Правление клуба во главе с Борисовым сидело в гробоподобной маленькой зальце на улице Петра Крестителя и слушало начальника. Он врал и упивался собственной ложью. На морщинистом горле похотливо двигался кадык. Жил – был мальчик и вырос приказчиком – продавать доверие. В лицо не смотрел, – взглядом упирался в стену, зелено-сине-желто грязную: когда-то маляры вытирали об неё кисти.
– Вы поймите, – говорил он, сдерживая благородную вибрацию голоса, которая могла одинаково сойти и за волнение, и за негодование. – Писательский союз, естественно, не с восторгом принимает ваш клуб, поскольку вы являетесь самодеятельной организацией, но вы всё-таки должны вписываться в те структурные формы, какие выработаны жизнью и законом.
– Позвольте, – вставил, не дождавшись паузы, Бонтецки, – но ведь законы следуют за практикой, а не наоборот.
– Да, конечно, но вы попробуйте изменить законы.
– Что же касается нашей самодеятельности, – продолжал Бонтецки, – то для вас это всё равно, что какой-нибудь кружок мягкой игрушки, которою занимаются терпеливые, усидчивые дети меланхолического темперамента, а для нас – дело жизни, смысл существования, вы это поймите... И спор между старым и новым, – горячился Бонтецки под осуждающими и снисходительными взглядами товарищей, – спор этот и в диалектическом, и в бытовом отношении легко разрешить. Достаточно раскрыть на любых страницах тексты профессиональных ваших литераторов и наших, клубных, и все сразу увидят, всё станет на свои места! – запальчиво закончил Бонтецки и удовлетворенно заулыбался, глядя на ухо начальника.
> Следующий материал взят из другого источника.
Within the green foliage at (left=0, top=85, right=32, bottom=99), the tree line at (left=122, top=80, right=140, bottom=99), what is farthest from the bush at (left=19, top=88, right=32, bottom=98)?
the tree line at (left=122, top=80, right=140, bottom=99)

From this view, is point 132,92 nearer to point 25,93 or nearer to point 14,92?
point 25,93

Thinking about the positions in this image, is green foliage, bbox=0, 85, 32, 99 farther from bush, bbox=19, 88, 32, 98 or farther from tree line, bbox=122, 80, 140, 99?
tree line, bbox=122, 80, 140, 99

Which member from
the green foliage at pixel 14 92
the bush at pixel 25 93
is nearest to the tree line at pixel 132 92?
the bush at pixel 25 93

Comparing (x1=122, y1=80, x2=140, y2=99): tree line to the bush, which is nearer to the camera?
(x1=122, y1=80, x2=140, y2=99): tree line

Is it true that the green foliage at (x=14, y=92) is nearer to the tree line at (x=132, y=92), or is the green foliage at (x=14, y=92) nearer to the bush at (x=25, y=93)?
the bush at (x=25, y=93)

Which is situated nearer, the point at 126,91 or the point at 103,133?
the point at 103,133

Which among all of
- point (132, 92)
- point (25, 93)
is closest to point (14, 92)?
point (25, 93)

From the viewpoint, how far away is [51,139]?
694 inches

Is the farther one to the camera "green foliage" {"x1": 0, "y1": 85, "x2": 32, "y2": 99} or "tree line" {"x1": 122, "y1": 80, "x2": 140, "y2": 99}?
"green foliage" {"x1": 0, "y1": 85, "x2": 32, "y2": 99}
Кровь злости отхлынула от лица Бонтецки, и лицо стало желчным, сухим и каким-то безнадежным, как камень пустыни.
Странные они люди, думал Пономарев, отвлекаясь от энергичных и потому, как ему представлялось, пустых слов и, разглядывая лица присутствующих, – почему они не стакнутся в пустяках, но по пустячному поводу сталкиваются непримиримо, жестко, как будто дело идет о гибели целой империи? Может, так всегда у провинциалов? Многозначительное, увесистое лицо Борисова было обиженным: ему казалось, что все хотят его одурачить. Иван Иванович, напротив, молчаливый, скупой на эмоции, весь – наружно и внутренне – был запредельно спокоен, лишь изредка на лбу и в глазах и в усах выблескивала незаметная довольная улыбка, – тень внутреннего смеха. Забавный потенциал, думал о нем Пономарев, найти бы в нем изъян. В изъян, как в пролом, вся человеческая натура потихоньку уплывает, а как до капли вытечет, так и нет человека, и ничего ему, бедолаге, не остается, как самому в эту дыру юркнуть, как мыши в подпол, и затаиться, и нет его. Затих, затаился, и только клочья шороха затухают в одиноких гулких углах. Почему провинциалам так скучно? Силятся просунуться в какие-то щели, будто это так необходимо, а как протиснутся, а там ещё одна щель, а в ней другая. Их жизнь – большая и веселая коммуналка: кто кому в щи высморкался, кто у кого примусный ёршик свистнул. Что их хватает за живое и чего живого им не хватает? Тоска. Великой тоски по великому. Они одновременно недооценивают и переоценивают друг друга. Они не могут экспонировать ощущения на экспоненте соразмерности, и оттого возникает безысходность и вера в чудеса.